For a noisy recording, the S1 and S2 peaks are often suppressed by the noise, induced in systole and / or diastole. Due to its prolonger duration, the diastolic portion is generally more vulnerable. Thus the ratio between diastolic power (Pdia) and power of S1 or S2 becomes comparable. Resulting in a higher value of Psig. The value of Psig should ideally be lesser for a recording of good signal quality. Fig. 2, shows the values of Psig of more than 120 long and short recordings, drawn at random from the entire dataset. It is evident that the small recordings are generally nosier than the longer recordings owing to the lesser values of Psig. It is also evident that certain features, mostly related to HRV are often not captured properly in the recordings of very shorter duration. Thus the feature lists for long and short recordings for classifying abnormal heart sounds are expected to different. So, instead of a single two class classifier for normal / abnormal heart sounds, it was decided to create two separate classifiers for long and short data respectively. Equal representations of normal and abnormal cases were selected from each of them in order to create two balanced subset. Finally, separate sets of features are selected for each cases, for designing of the classifiers.
[0027] Method 4 - Separate Models but Unbalanced Long Recordings: This is a logical extension of method 3. Similar to method 2, here all possible PCG features were explored on the entire unbalanced dataset. However, it was found that, this only improves the performance of the long recording. The performance on short recordings actually gets degraded. Thus in this method, the analysis was modified on long recordings only, by utilizing the entire feature list. The model for the short recordings remains the same as used in the previous method.
[0028] Method 5 - Three class classifier for Noisy Data: A significant portion of the entire dataset is largely corrupted due to human speech, background noise and the frictional noise generated due to the motion of the stethoscope on human body. In previous methods, all the PCG recordings were categorized into one of the normal or abnormal class regardless their signal quality.
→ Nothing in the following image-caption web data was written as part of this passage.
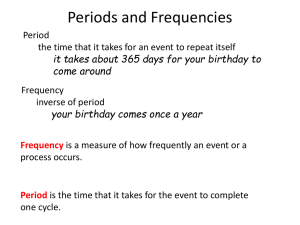 Periods and Frequencies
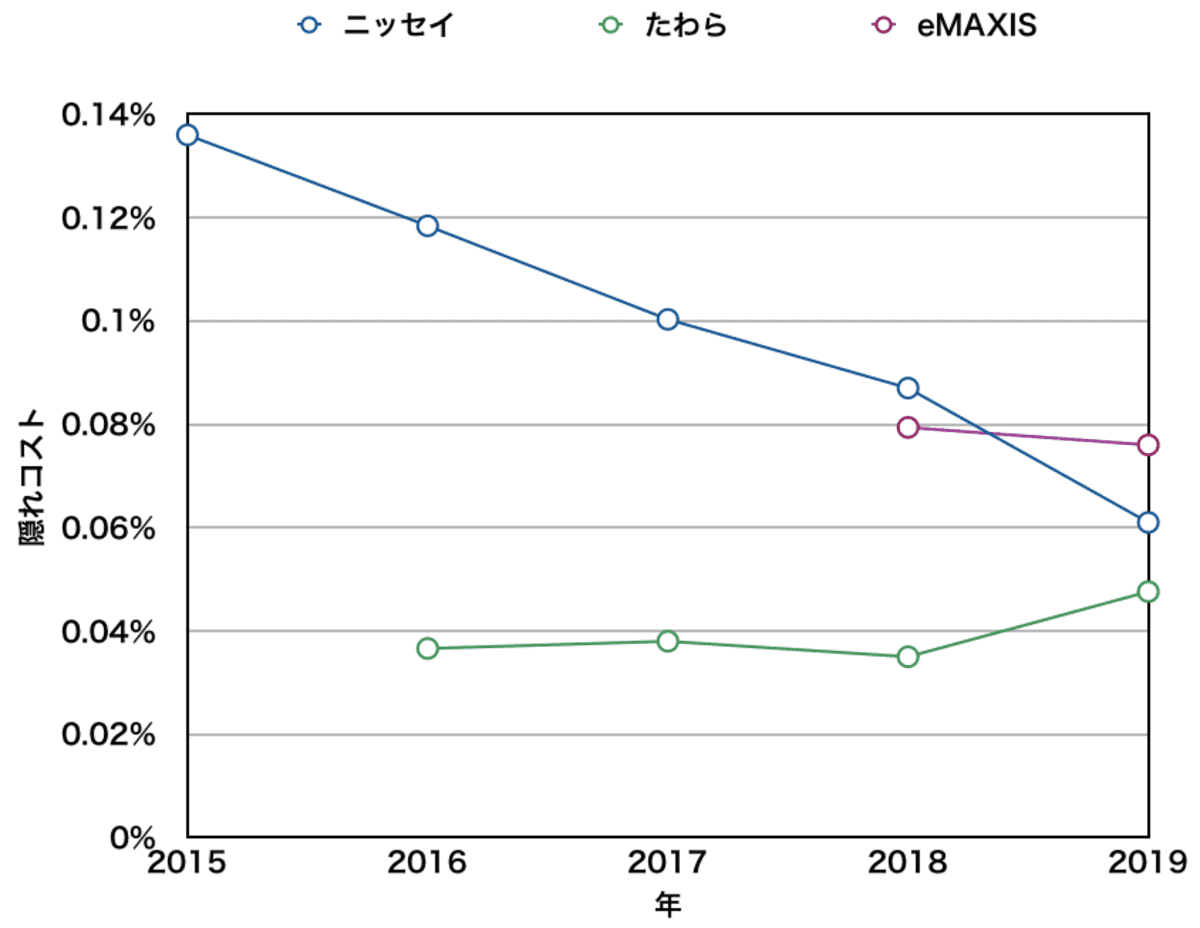 先進国株式インデックスファンドの隠れコスト比較(ニッセイ・たわら・eMAXIS)
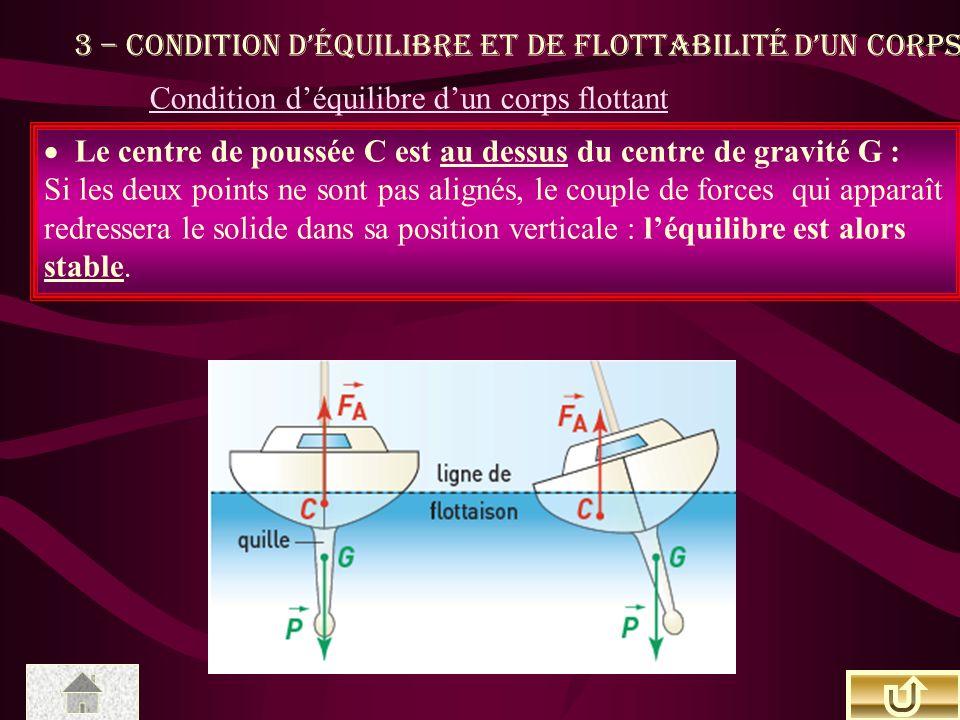3 – Condition déquilibre et de flottabilité dun corps Le centre de poussée C est au dessus du centre de gravité G : Si les deux points ne sont pas alignés, le couple de forces qui apparaît redressera le solide dans sa position verticale : léquilibre est alors stable.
Ground truth signal quality (good / bad) for each signal was also provided along the training set in a binary form. Few recordings are very poor to analyse even by expert annotators. Thus, a three class classifier was created which provides a scope of identifying the noisy data and mark them as unsure along with classifying the rest as normal or abnormal heart sounds. Six more features were derived for the noisy signals and are combined with the previous features. The new features are - standard deviation of ratio between 1) diastolic and S1 power, 2) diastolic and S2 power, 3) mean of ratio between S1 and S2 power, median of ratio between 4) diastolic and S1 power, 5) diastolic and S2 power and 6) Kurtosis of the envelop of the auto-correlated PCG signal.
[0029] According to an embodiment of the disclosure, the system 100 further includes the classification module 116. The classification module 116 classifies the person as normal or abnormal using the methodology chosen by the selection module 114 and extracted plurality of features based on a predefined criteria.
[0030] In operation, a flowchart 200 illustrating the steps involved for classifying heart disease in the person using phonocardiogram (PCG) signal of the person is shown in Fig. 4a and 4b. Initially at step 202 phonocardiogram (PCG) signal from the person is captured using a PCG sensor. Generally the captured PCG signal contains a plurality of noises. At step 204, the plurality of noises from the PCG signal is removed using the filtering module 104. The filtering module 104 comprises a series of filters.
[0031] At step 206 the filtered PCG signal is segmented to get a first sound, a second sound, systole and diastole out of the PCG signal. In the next step 208, a plurality of time domain features, a plurality of frequency domain features and a plurality of time-frequency domain features are extracted from the segmented PCG signal. In an example, a total of 88 features have been extracted which are explained below in detail. At step 210, a methodology out of a set of classification methodologies is chosen using a training data by the selection module 114, wherein the training data comprises sample data covering various scenarios of diseased and healthy person. IN the present disclosure, five classification methodologies have been used ad follows - a baseline two class classifier approach, baseline method on unbalanced recordings using the plurality of features approach, models for long and short recordings, models for unbalanced long recording, and three class classifier for noisy PCG signal. And finally at step 212, the person is classified as normal or abnormal using the chosen methodology and extracted plurality of features based on a predefined criteria.
[0032] According to an embodiment of the disclosure, the system 100 can be explained with the help of the following example. For the experimental purpose, all the data was taken from the Physionet dataset. A total of 88 features were explored. First 20 time domain features are related to the arithmetic mean and standard deviation of the intermediate distance between different cardiac states. These features contain information regarding individual heart beat as well as heart rate variability (HRV).
[0033] Feature 21 measures the standard deviation of the successive differences between adjacent NN intervals. Feature indices 22 to 37 measures the normalized spectral power within the frequency range of 0-20 Hz, 20-40 Hz, 40-60 Hz and 60-80 Hz respectively for S1, systole, S2 and diastole regions. Features 38 to 45 are the magnitude and phase angles of the first four poles of the diastolic regions, modeled using autoregressive (AR) model. The diastolic portion is sub segmented into non-overlapping windows of 50 ms and each window is modeled with a 10th order autoregressive (AR) model. Finally the median across all the sub-segments are considered as representative feature values. Features 46 to 53 represent the mean and standard deviation of the spectral centroid across all the S1, systole, S2 and diastole segments in a signal. Features 54 to 60 represent the spectral power between 0-100 Hz in five equal frequency bands of 20 Hz as well as the mean and standard deviation of the spectral centroid for the entire spectrum for all complete cardiac cycles.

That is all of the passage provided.